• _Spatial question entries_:
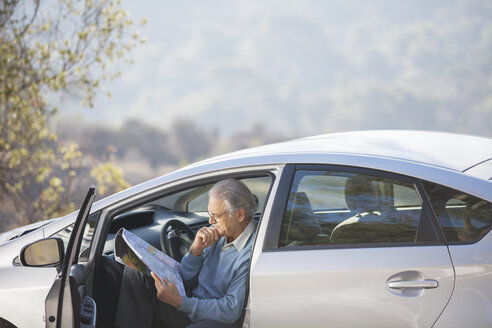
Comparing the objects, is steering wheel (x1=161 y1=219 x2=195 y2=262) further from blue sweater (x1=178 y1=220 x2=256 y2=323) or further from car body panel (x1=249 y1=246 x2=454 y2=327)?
car body panel (x1=249 y1=246 x2=454 y2=327)

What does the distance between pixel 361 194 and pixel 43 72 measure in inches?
265

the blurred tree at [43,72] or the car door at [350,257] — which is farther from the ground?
the blurred tree at [43,72]

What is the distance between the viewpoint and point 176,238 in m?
3.41

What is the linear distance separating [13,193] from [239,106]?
87417 mm

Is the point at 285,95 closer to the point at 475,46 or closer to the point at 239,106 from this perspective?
the point at 239,106

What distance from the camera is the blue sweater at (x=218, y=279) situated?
9.08 ft

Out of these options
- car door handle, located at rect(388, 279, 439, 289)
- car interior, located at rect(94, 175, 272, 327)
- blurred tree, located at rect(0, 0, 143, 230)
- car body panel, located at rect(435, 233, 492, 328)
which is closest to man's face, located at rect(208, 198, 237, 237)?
car interior, located at rect(94, 175, 272, 327)

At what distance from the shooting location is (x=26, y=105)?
27.6ft

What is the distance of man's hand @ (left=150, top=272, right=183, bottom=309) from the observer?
2.81 meters

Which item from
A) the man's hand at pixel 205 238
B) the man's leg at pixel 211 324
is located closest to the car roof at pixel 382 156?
the man's hand at pixel 205 238

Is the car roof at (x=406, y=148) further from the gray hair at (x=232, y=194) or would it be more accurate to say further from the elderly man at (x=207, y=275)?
the elderly man at (x=207, y=275)

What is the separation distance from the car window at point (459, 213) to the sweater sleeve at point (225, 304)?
0.91 m

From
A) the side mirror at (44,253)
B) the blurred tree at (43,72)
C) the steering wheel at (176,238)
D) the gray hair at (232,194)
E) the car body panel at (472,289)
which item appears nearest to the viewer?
the car body panel at (472,289)

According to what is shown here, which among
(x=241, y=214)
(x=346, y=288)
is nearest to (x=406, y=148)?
(x=346, y=288)
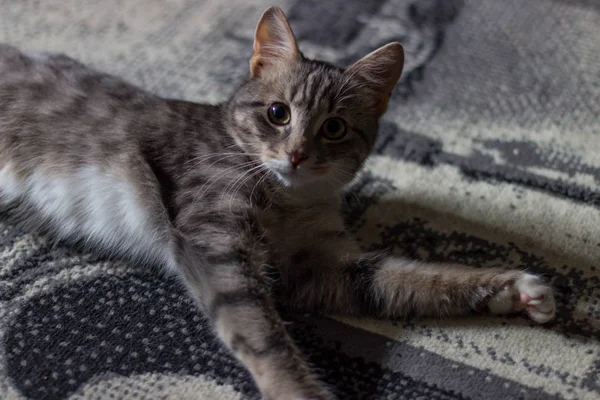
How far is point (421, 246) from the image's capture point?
1.41m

• _Task goal_:
Turn the part of the entries that opens with the line containing "How far is point" and runs through the end of the entries into a Markdown table with two columns, Row and Line. Put a row number in the first column and each line in the second, and leave out blank lines.

• _The reply_:
| Row | Line |
|---|---|
| 1 | How far is point (421, 246) from the image's capture point? |
| 2 | 1.41m |